Meeting the Challenge
The overall transformation was affected by a lack of documentation, resources, and people who could answer questions. Essentially, the entire solution upgrade was treated as a reverse engineering exercise, with DataArt’s team required to decipher the source code, the details of implementation and configuration, and the deployment model, all without any technical insight.
The following approach was used to resolve the issues:
Data processing, storage, and all services were migrated to the AWS (Amazon Web Services) environment. Data processing was done by deploying the solution into a DC/OS cluster based on AWS resources. All deployable components are now delivered in Docker containers to ship them to a newly created GuestMetrics Ops team and effect the deployment process more easily.
Instead of maintaining a Hive cluster-based solution using a mix of Java, Bash, SQL, HDFS, and Hive, the entire solution was converted into a portable data processing pipeline based on Apache Spark. This made it possible to eliminate dependencies and, more importantly, run the data pipeline continuously every six hours instead of once a month. As a result, the data pipeline met the client’s platform requirements.
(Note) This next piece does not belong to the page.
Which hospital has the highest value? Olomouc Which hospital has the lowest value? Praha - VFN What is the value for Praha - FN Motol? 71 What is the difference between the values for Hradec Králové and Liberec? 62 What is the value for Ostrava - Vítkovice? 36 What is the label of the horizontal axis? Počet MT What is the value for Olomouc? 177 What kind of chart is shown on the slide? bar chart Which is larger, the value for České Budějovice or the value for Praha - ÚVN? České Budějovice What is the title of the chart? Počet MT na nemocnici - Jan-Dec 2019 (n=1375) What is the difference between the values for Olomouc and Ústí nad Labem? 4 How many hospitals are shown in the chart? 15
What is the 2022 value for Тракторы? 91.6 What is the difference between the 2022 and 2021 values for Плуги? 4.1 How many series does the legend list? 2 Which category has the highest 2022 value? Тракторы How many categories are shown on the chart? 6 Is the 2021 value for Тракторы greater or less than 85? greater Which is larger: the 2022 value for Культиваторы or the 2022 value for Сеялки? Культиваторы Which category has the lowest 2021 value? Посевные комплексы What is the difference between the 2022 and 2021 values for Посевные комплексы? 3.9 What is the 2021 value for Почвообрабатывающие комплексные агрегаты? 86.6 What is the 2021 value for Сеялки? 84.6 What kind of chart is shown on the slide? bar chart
The legacy platform was transformed using R and a Shiny server for visualizing data. The development team decided to keep the platform as a subcomponent of a more scalable and easily extendable solution due to the complex and time-costly migration of the Dashboard system. This made it possible to enable SSO integration and customization based on individual client needs.
Business Benefits
The DataArt team transformed the Pipeline into a new, fast, cost-effective, and optimized technological solution capable of quickly processing transactions. The solution was migrated to AWS, thus eliminating the hardware dependency and minimizing maintenance costs. Supplementary scalability was achieved using docker containerization.
The earlier, slow data processing system prevented the Client from developing their business and from providing their customers with data promptly.
The new and more effective data processing pipeline helped the Client achieve their business goals and successfully meet customer requirements.
Technology
The high level component architecture of the data pipeline:

DataArt performed in-depth research and provided full comprehensive documentation for each step and component of the transformed solution.